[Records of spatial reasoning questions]
-------------------------

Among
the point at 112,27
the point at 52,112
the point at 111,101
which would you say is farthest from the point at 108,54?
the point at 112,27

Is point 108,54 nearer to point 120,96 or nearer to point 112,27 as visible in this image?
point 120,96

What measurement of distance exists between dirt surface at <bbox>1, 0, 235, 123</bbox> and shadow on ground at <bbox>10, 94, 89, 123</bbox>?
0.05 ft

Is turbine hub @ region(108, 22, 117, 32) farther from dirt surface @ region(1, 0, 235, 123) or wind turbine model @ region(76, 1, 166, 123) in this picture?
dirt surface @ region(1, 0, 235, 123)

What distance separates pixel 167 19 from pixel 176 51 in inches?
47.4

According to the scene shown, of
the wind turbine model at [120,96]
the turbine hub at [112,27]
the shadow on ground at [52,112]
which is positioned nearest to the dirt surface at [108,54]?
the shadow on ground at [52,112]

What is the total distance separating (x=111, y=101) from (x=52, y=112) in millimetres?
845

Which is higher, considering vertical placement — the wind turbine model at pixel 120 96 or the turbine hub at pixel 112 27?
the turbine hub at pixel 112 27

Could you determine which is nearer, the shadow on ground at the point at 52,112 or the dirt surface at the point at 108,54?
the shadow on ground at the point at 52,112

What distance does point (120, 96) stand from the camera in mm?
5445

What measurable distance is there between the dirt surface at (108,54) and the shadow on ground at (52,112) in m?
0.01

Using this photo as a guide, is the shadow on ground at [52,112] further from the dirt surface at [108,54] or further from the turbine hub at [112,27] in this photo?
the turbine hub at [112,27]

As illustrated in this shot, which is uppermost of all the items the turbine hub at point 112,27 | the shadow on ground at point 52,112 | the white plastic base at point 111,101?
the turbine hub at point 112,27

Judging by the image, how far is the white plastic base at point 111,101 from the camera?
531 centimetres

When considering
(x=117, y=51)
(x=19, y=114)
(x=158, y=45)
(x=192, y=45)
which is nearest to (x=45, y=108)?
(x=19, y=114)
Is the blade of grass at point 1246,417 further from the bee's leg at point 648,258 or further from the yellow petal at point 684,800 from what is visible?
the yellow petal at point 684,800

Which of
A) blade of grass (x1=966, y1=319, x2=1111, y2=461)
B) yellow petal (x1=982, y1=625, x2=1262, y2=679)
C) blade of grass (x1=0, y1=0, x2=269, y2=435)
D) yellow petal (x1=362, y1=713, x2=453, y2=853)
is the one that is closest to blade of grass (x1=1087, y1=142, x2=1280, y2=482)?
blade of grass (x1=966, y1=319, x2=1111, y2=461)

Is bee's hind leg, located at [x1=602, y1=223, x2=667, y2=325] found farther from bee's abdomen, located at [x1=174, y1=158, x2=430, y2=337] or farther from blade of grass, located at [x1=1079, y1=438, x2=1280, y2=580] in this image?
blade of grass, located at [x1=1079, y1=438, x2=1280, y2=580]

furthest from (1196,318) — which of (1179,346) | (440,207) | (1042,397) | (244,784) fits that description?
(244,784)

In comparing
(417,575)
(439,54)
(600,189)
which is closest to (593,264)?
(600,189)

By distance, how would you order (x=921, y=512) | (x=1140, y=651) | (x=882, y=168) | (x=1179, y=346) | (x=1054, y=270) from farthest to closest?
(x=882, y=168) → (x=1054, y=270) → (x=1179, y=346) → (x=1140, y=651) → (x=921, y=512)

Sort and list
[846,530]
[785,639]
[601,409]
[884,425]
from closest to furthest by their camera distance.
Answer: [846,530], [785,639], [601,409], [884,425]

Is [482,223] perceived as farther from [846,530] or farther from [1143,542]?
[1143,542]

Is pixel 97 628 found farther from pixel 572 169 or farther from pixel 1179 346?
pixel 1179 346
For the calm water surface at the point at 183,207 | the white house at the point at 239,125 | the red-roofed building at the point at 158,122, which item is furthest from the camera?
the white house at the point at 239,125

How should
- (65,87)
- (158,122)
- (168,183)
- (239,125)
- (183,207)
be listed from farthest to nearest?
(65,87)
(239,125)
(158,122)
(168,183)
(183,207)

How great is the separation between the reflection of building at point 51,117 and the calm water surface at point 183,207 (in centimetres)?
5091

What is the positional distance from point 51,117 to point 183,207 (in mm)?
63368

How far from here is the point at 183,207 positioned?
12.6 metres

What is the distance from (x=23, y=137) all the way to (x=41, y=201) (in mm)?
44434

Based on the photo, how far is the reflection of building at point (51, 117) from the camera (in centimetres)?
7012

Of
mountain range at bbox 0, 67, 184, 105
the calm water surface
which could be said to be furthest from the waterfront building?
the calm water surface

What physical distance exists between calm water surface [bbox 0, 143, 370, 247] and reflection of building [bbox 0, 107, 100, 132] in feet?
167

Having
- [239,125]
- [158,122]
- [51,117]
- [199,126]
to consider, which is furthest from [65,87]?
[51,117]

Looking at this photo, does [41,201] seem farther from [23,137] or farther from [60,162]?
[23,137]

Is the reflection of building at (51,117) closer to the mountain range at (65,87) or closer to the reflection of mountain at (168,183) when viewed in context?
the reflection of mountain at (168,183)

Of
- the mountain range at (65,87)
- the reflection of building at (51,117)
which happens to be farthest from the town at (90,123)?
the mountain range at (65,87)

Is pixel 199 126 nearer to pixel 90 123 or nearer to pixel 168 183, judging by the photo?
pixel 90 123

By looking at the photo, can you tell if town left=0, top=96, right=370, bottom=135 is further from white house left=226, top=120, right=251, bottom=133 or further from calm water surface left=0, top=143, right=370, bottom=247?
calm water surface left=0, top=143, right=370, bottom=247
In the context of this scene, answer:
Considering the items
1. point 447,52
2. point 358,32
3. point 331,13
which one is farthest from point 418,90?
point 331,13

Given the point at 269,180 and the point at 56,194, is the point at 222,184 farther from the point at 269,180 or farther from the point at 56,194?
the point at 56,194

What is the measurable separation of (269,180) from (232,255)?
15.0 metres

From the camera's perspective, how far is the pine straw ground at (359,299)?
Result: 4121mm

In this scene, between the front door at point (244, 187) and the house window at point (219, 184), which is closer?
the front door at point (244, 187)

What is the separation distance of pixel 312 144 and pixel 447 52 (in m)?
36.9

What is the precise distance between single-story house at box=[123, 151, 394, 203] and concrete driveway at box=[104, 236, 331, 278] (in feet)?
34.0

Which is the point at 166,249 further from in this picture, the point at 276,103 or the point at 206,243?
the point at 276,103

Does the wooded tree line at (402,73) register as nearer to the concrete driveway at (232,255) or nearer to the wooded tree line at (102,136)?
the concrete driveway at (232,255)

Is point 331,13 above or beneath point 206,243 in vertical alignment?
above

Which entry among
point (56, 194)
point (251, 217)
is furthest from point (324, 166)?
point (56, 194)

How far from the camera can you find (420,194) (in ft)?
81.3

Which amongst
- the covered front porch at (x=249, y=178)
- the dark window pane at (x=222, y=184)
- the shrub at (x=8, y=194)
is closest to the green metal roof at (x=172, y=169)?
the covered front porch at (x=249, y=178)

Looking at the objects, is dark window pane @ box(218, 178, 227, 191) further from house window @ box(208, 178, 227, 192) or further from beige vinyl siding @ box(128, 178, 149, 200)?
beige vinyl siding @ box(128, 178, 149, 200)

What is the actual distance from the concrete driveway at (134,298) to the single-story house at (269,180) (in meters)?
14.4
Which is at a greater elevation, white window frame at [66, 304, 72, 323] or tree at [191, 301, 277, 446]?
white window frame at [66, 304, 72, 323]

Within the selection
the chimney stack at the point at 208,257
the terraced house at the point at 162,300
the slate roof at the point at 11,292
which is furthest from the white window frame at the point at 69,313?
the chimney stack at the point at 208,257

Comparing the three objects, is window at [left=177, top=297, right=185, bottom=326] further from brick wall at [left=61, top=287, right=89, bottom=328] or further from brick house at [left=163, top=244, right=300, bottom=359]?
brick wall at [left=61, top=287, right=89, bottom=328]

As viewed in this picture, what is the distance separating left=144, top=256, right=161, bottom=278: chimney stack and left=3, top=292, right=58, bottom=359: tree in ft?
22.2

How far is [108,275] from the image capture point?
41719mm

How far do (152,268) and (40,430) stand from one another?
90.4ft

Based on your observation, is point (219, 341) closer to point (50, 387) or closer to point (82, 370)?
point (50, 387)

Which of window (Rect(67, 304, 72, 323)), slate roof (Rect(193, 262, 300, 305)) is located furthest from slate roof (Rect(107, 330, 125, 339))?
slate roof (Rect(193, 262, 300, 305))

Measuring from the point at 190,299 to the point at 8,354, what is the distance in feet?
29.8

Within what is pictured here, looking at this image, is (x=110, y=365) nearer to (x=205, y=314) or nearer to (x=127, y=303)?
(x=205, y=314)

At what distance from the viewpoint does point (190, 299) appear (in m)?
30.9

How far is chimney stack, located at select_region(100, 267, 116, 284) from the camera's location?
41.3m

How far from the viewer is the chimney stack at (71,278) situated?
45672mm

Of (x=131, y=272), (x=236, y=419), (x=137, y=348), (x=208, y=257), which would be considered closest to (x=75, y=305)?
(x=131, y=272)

-------------------------

Beginning at the line that contains "How far is [108,275]", retype each line of the listing up to and including the last one, exactly as it stands, and nothing else.

RESPONSE:
How far is [108,275] from the image capture point?
41719mm

How far do (152,268) and (40,430) stand from one another?
90.4ft

Based on your observation, is point (219, 341) closer to point (50, 387) or closer to point (82, 370)?
point (50, 387)

Which of window (Rect(67, 304, 72, 323)), slate roof (Rect(193, 262, 300, 305)) is located furthest from slate roof (Rect(107, 330, 125, 339))?
slate roof (Rect(193, 262, 300, 305))

Measuring from the point at 190,299 to the point at 8,354, what is the distance in feet?
29.8

Within what is pictured here, looking at this image, is (x=110, y=365) nearer to (x=205, y=314) or nearer to (x=127, y=303)?
(x=205, y=314)

At what distance from the viewpoint does point (190, 299) appear (in m)?
30.9

How far is chimney stack, located at select_region(100, 267, 116, 284) from the camera's location?
41.3m

How far from the viewer is the chimney stack at (71,278) situated?
45672mm

Of (x=131, y=272), (x=236, y=419), (x=137, y=348), (x=208, y=257), which would be considered closest to (x=75, y=305)?
(x=131, y=272)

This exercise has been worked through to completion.